━━━━━ Material supplied ━━━━━

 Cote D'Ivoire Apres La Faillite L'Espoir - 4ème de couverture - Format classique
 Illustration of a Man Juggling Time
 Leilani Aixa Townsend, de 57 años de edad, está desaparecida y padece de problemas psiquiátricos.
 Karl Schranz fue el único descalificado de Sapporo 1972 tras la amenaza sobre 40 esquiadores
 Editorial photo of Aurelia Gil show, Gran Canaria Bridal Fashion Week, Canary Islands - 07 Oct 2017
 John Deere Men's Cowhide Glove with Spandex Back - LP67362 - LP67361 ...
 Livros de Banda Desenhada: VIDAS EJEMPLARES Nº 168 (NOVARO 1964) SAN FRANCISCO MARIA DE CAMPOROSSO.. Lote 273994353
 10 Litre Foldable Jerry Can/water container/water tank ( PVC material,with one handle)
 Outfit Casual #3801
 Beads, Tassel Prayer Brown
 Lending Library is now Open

━━━━━

Task to complete: Show each line of the records above containing "with".

Expected answer:
 John Deere Men's Cowhide Glove with Spandex Back - LP67362 - LP67361 ...
 10 Litre Foldable Jerry Can/water container/water tank ( PVC material,with one handle)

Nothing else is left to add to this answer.